→ **What you need to do**
1. In the commit message, which CLDR version's data had the entry with a trailing space?
2. Please rewrite the commit message from "Canonicalize space in" to "consulted.)", putting "Unicode CLDR" in place of "CLDR".
3. Decide whether each statement agrees with the commit message, answering yes or no and quoting the words of the commit message that settle it: (a) The fix passes Qt::SkipEmptyParts to the tokenize() call. (b) The change is linked to task number QTBUG-111550. (c) A repeated internal space could also produce an empty IANA ID.

→ **Study text**
○ ○ ○ ○ ○

Canonicalize space in lists of IANA time-zones

In the Windows zone-ID code, we tokenize() a text extracted from CLDR
data. However, a leading or trailing space (or a repeated internal
space) would then give an empty "IANA ID" for us to match, causing the
empty ID to be mapped to the Windows ID for the entry with the
superfluous space. This was uncovered by an entry with a trailing
space in CLDR v43's data.

Canonicalize spacing in the IANA ID lists extracted from CLDR so as to
ensure this doesn't happen. (We could pass Qt::SkipEmptyParts to the
tokenize() call, but fixing the issue when generating the data is
cheaper and more robust than fixing it at run-time every time it's
consulted.)

Task-number: QTBUG-111550
Change-Id: Ib3883419558d6574141e9ab0bc929ade2d73e020
Reviewed-by: Ievgenii Meshcheriakov <ievgenii.meshcheriakov@qt.io>
This commit is contained in:
Edward Welbourne 2023-08-01 14:47:22 +02:00
parent ee593cdde6
commit 69a0cec4d0

View File

@ -448,7 +448,7 @@ enumdata.py (keeping the old name as an alias):
wid, code = attrs['other'], attrs['territory']
data = dict(windowsId = wid,
territoryCode = code,
ianaList = attrs['type'])
ianaList = ' '.join(attrs['type'].split()))
try:
key = lookup[wid]

○ ○ ○ ○ ○

→ **Data records**
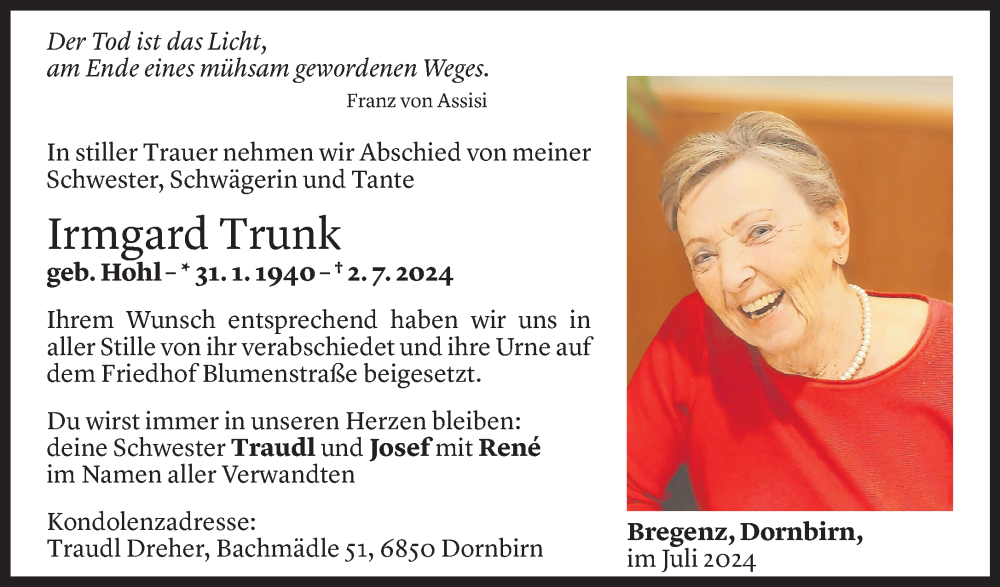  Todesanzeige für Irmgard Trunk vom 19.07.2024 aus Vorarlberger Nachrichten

○ ○ ○ ○ ○

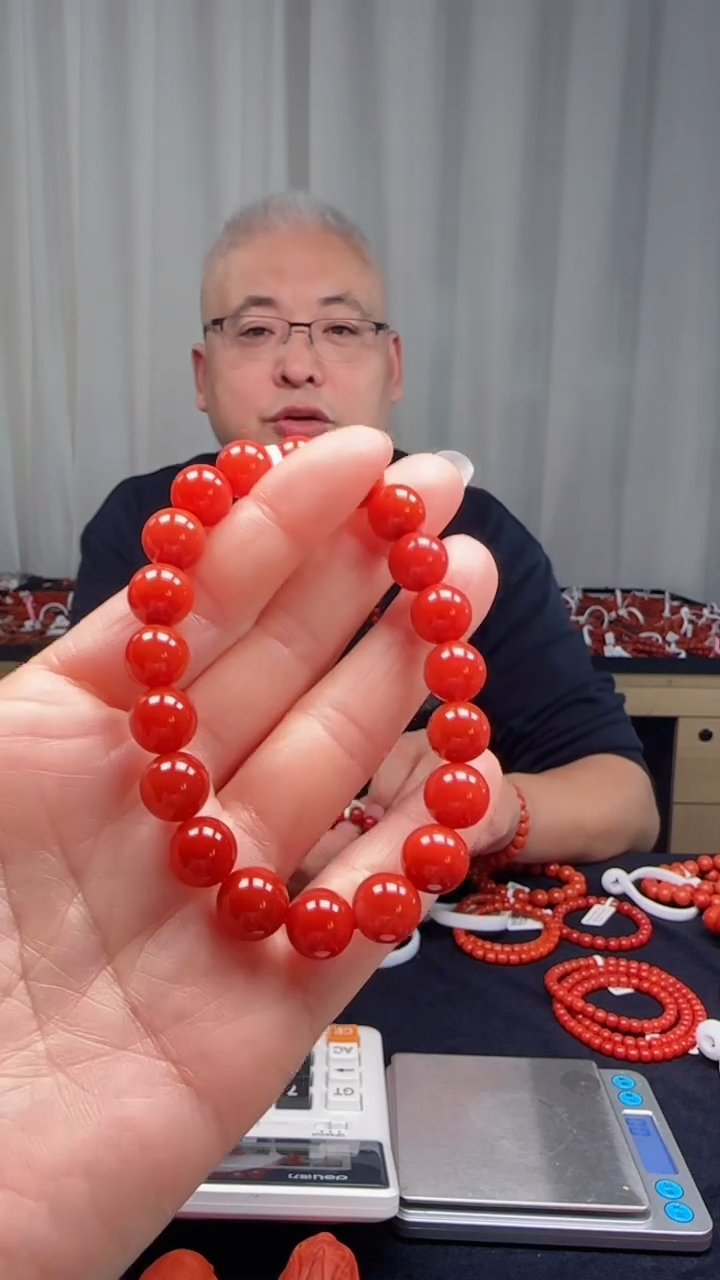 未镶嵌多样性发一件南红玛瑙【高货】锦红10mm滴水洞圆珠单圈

○ ○ ○ ○ ○

→ **Problem solutions**
1. CLDR v43.

2.
Canonicalize space in lists of IANA time-zones

In the Windows zone-ID code, we tokenize() a text extracted from Unicode CLDR
data. However, a leading or trailing space (or a repeated internal
space) would then give an empty "IANA ID" for us to match, causing the
empty ID to be mapped to the Windows ID for the entry with the
superfluous space. This was uncovered by an entry with a trailing
space in Unicode CLDR v43's data.

Canonicalize spacing in the IANA ID lists extracted from Unicode CLDR so as to
ensure this doesn't happen. (We could pass Qt::SkipEmptyParts to the
tokenize() call, but fixing the issue when generating the data is
cheaper and more robust than fixing it at run-time every time it's
consulted.)

3.
(a) No: "We could pass Qt::SkipEmptyParts to the tokenize() call, but fixing the issue when generating the data is cheaper and more robust than fixing it at run-time every time it's consulted."
(b) Yes: "Task-number: QTBUG-111550"
(c) Yes: "a leading or trailing space (or a repeated internal space) would then give an empty "IANA ID""